Sur le plan écologique, il n’y aura pas de grands changements par rapport à la première présidence Trump. Il va encore quitter l'accord de Paris sur le climat. Trump va financer et soutenir l'exploitation des énergies fossiles. On se retrouvera donc dans une situation similaire.

Par contre, les tensions seront accentuées par des tensions commerciales beaucoup plus agressives à l'égard de l'Union européenne. Sa politique commerciale, de taxes, va être beaucoup plus agressive à l'égard des Européens. Et là, effectivement, il pourrait donc y avoir des accrochages sérieux avec Macron.

Donald Trump s’est engagé à "régler" et à intervenir dans les conflits internationaux, en Ukraine et au Moyen-Orient. Quelles actions concrètes s’apprêtent-ils à prendre une fois en poste ?

Nous allons sans doute, et ça a déjà commencé d'ailleurs, être témoins d'un rapprochement entre la Russie et les États-Unis. Donc, il risque, sur le dos des Européens, de faire des cadeaux à Poutine. Il a promis de régler le conflit ukrainien "en 24 heures". Je ne sais pas s’il le fera en 24 heures, mais il le fera en quelques jours, en quelques semaines.

Il va pousser Volodymyr Zelensky à traiter dans des conditions très défavorables par rapport à celles dans lesquelles il aurait pu le traiter au printemps 2022 ou à l'automne 2022, lorsque l'Ukraine avait marqué quelques points, et les concessions sont connues de tous : la Crimée va être donnée aux Russes, le Donbass également…

Mais Trump va mettre des pressions très importantes dans le deal qu'il va faire avec Poutine pour que l'Ukraine entre dans l'Union européenne. Cela sert les intérêts des États-Unis parce que l'Ukraine entrant dans l'Union européenne pourrait déséquilibrer l'Union.

Pour le Proche-Orient, c’est différent. Bien sûr, Benyamin Netanyahou va avoir carte blanche pour ce qui est du conflit à Gaza, de la guerre au Liban, et surtout pour la poursuite des colonisations.

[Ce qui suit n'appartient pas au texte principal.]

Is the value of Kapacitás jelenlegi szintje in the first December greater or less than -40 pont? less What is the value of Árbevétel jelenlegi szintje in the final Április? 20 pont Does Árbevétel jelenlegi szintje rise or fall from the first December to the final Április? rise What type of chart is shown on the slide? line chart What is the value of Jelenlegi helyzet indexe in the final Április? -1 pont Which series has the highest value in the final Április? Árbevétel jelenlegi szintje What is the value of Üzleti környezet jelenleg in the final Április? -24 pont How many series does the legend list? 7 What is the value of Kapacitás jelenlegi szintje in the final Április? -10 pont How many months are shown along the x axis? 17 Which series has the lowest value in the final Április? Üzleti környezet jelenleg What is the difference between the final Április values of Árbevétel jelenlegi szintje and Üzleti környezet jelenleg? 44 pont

Pour ce qui est de l'Iran, Trump mettra un frein aux velléités guerrières de Netanyahou. Une guerre de haute intensité entre l'Iran et Israël pourrait déclencher une crise autour d'énergies comme le pétrole, et donc une crise financière et économique mondiale. Donc même s'il est responsable de ce qui se passe, puisque c'est lui qui a quitté le deal iranien il y a plusieurs années, il fera tout pour qu'il n'y ait pas une guerre de haute intensité. 

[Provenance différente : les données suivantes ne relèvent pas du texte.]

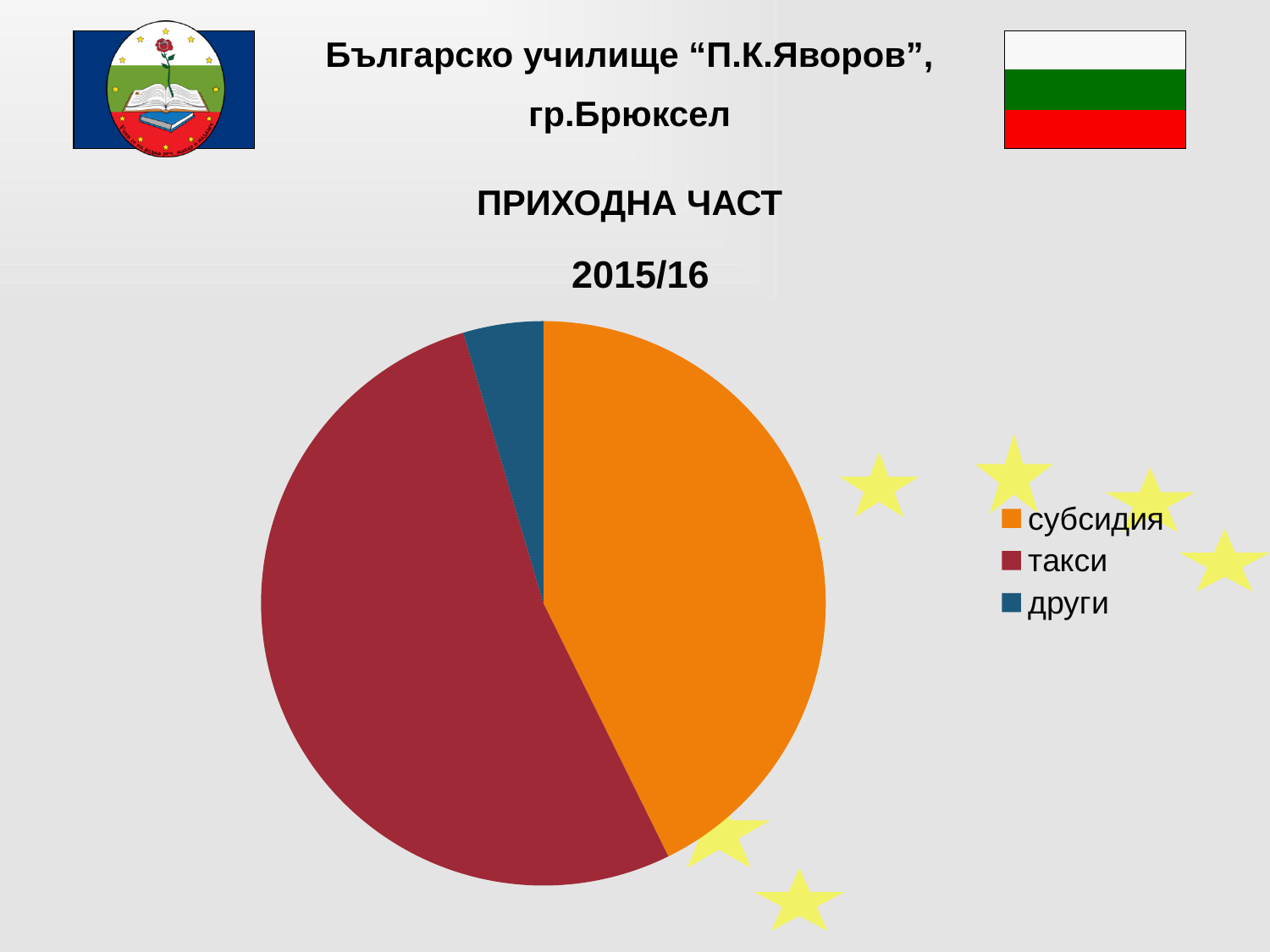
Which slice is smaller, субсидия or други? други Which slice is larger, субсидия or такси? такси What is the title of the pie chart? 2015/16 Which category has the largest slice of the pie chart? такси What colour is the слице for такси in the pie chart? red How many entries does the legend of the pie chart list? 3 Which category has the smallest slice of the pie chart? други Which slice is larger, такси or други? такси How many slices does the pie chart have? 3 What kind of chart is shown on the slide? pie chart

En parallèle de l’élection présidentielle, des référendums ont eu lieu dans certains États pour renforcer le droit à l’avortement. C’est le cas dans l’Arizona ou l’État de New York. Les mesures sociétales que Trump pourrait prendre, notamment à l’encontre des droits reproductifs et des droits des femmes en général, pourraient-elles se faire ressentir à l’international ?

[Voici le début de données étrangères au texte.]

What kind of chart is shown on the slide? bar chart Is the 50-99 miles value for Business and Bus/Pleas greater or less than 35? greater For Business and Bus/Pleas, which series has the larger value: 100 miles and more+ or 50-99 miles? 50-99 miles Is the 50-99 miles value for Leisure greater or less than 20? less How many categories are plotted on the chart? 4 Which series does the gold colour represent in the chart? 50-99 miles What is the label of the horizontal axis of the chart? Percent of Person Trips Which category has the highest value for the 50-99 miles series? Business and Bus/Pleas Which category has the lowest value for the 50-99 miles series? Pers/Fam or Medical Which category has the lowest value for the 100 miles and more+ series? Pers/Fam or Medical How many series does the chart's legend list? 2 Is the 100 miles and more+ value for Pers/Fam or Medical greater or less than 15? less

Trump n’a pas de pouvoir pour nuire directement à ces droits en dehors de son pays. En revanche, il est possible de parler de révolution culturelle. Aux États-Unis, la droite radicale est vraiment une droite crypto-fasciste.

On le voit dans certains États comme la Floride où le gouverneur a interdit dans toutes les écoles et universités publiques l'enseignement de la théorie critique de la race ou de la théorie du genre. Il veut l'étendre et y arrivera dans les universités privées de Floride. En Louisiane, à partir de janvier 2025, dans toutes les écoles, les "10 Commandements" seront affichés sur les murs.

Avec une Cour suprême majoritairement républicaine, il est tout à fait possible de revenir sur les droits LGBT, sur le mariage gay, comme ils l’ont fait pour le droit à l’avortement avec la révocation de Roe v. Wade. Quant à l'avortement, des États progressistes veulent le faire entrer dans leur Constitution, mais il se pourrait que la Cour suprême l’empêche.

Surtout qu'au cours de son mandat, Trump pourrait nommer deux autres juges à la Cour suprême qui deviendrait totalement de droite radicale et là, le droit à l'avortement pourrait être totalement interdit au niveau fédéral.

Est-ce que cela aura une influence à l’international ? Regardez l’impact de la révolution du wokisme venu des États-Unis vers l’Europe. Donc même si Trump n'a pas de pouvoir décisionnel sur ce qui peut se passer au niveau sociétal en Europe, il y aura des répercussions.

Les États-Unis ne vont pas se retrouver sous une dictature dans quatre ans, mais il est certain que dans deux ans, les États-Unis ressembleront plus à la Hongrie d'Orban, voire pire, à la Turquie d’Erdogan, qu'à l'Amérique de Kennedy.